Designing a Table in Oracle NoSQL Database Cloud Service

Learn how to design and configure tables in Oracle NoSQL Database Cloud Service.

This article has the following topics:

Table Fields

Learn how to design and configure data using table fields.

An application may choose to use schemaless tables, where a row consists of key fields and a single JSON data field. A schemaless table offers flexibility in what can be stored in a row.

Alternatively, the application can choose to use fixed schema tables, where all of the table fields are defined as specific types.

Fixed schema tables with typed data are safer to use from an enforcement and storage efficiency standpoint. Even though the schema of fixed schema tables can be modified, their table structure cannot easily be changed. A schemaless table is flexible and the table structure can be easily modified.

Finally, an application can also use a hybrid data model approach where a table can have typed data and JSON data fields.

The following examples demonstrate how to design and configure data for all three approaches.

Example 1: Designing a Schemaless Table

You have multiple options to store information about browsing patterns in your table. One option is to define a table that uses a cookie ID as a key and keeps audience segmentation data as a single JSON field.

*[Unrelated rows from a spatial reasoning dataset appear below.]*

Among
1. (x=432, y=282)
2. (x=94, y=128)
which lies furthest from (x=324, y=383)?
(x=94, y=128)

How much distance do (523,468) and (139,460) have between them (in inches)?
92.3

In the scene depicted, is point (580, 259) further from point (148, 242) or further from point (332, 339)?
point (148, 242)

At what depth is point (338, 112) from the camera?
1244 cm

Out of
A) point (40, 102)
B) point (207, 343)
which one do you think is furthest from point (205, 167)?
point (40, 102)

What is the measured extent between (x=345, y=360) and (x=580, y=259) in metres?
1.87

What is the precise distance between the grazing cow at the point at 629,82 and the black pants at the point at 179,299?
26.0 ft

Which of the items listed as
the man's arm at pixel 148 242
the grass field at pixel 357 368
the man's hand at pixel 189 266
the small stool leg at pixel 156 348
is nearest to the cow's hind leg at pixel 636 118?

// schema less, data is stored in a JSON field
CREATE TABLE audience_info (
       cookie_id LONG,
       audience_data JSON,
       PRIMARY KEY(cookie_id))

In this case, the audience_info table can hold a JSON object such as:

{
  "cookie_id": "",
  "audience_data": {
    "ipaddr" : "10.0.00.xxx",
    "audience_segment: {
       "sports_lover" : "2018-11-30",
       "book_reader" :  "2018-12-01"
    }
  }
}

Your application will have a key field and a data field for this table. You have flexibility in what you chose to store as information in your audience_data field. Therefore, you can easily change the types of information available.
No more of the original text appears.